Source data
--- START ---

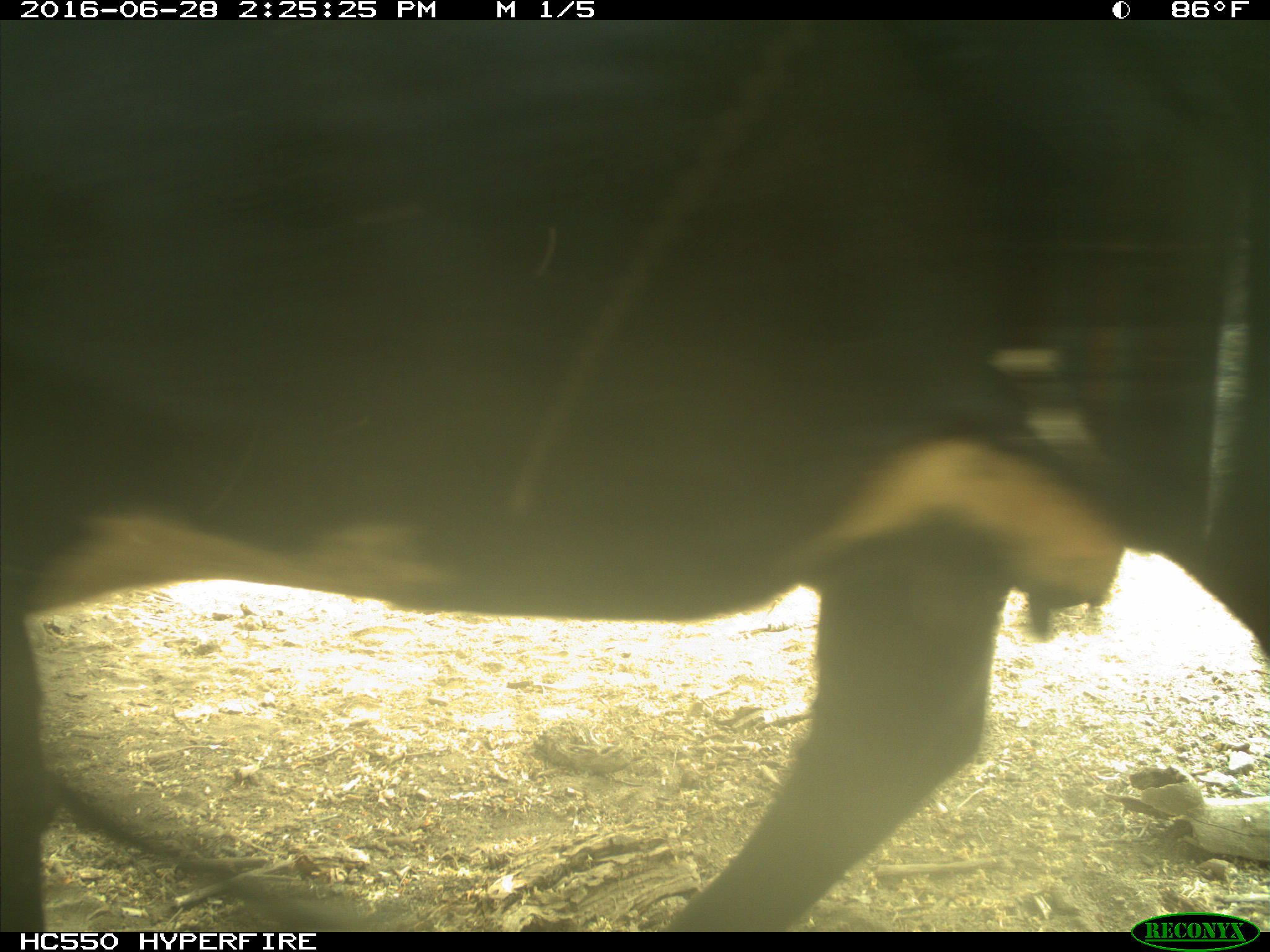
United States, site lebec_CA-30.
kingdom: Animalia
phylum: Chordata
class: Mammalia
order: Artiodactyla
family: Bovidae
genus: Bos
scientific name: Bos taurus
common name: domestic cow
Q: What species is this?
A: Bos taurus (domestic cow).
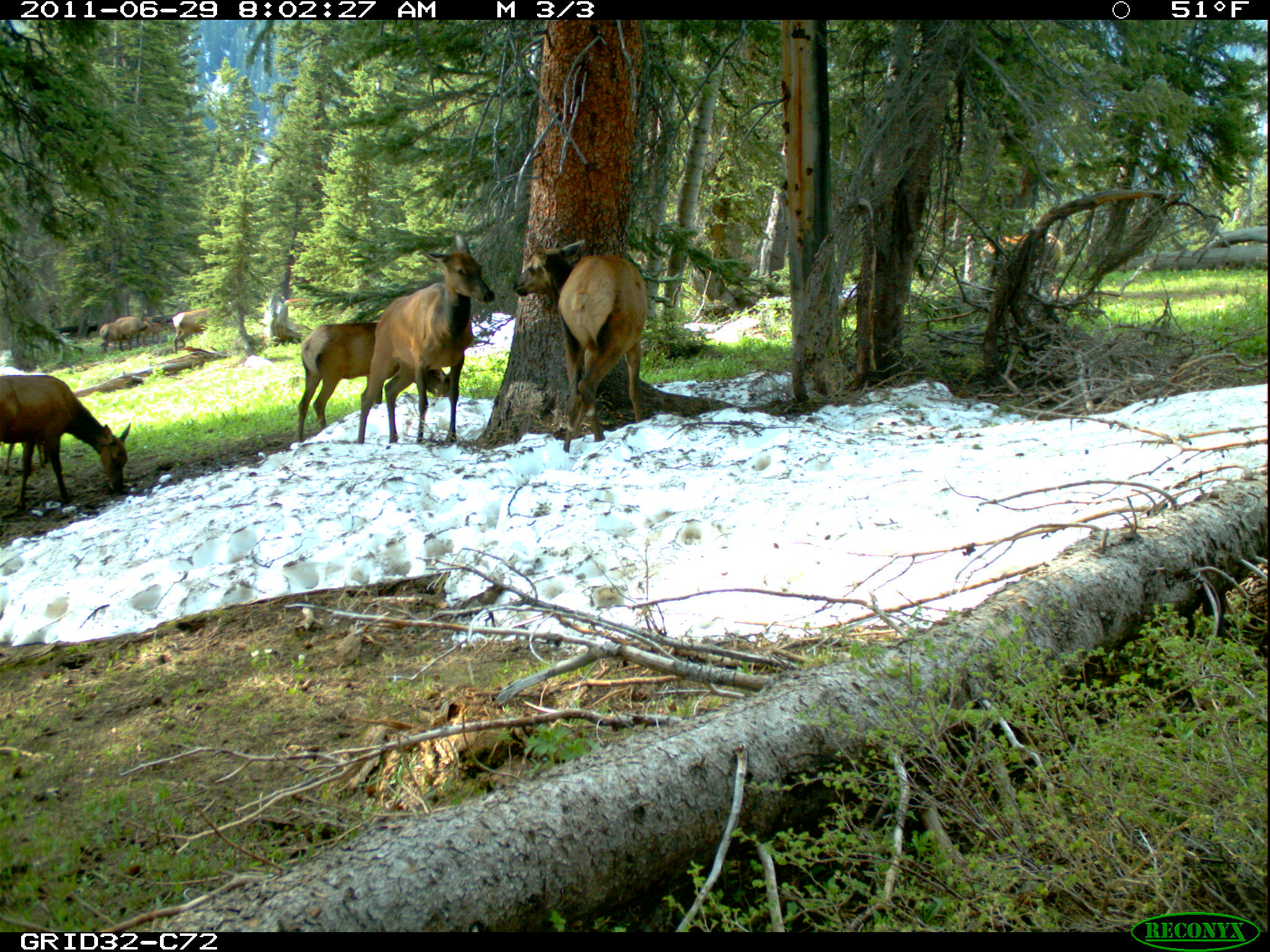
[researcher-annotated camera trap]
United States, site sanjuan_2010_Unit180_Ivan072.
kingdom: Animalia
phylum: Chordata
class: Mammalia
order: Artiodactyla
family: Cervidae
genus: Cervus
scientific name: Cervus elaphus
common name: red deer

--- END ---

• _EXERCISE GOAL_:
Pictures are to be left out, while the records are copied word for word.

• _WRITTEN ANSWER_:
United States, site lebec_CA-30.
kingdom: Animalia
phylum: Chordata
class: Mammalia
order: Artiodactyla
family: Bovidae
genus: Bos
scientific name: Bos taurus
common name: domestic cow
Q: What species is this?
A: Bos taurus (domestic cow).
[researcher-annotated camera trap]
United States, site sanjuan_2010_Unit180_Ivan072.
kingdom: Animalia
phylum: Chordata
class: Mammalia
order: Artiodactyla
family: Cervidae
genus: Cervus
scientific name: Cervus elaphus
common name: red deer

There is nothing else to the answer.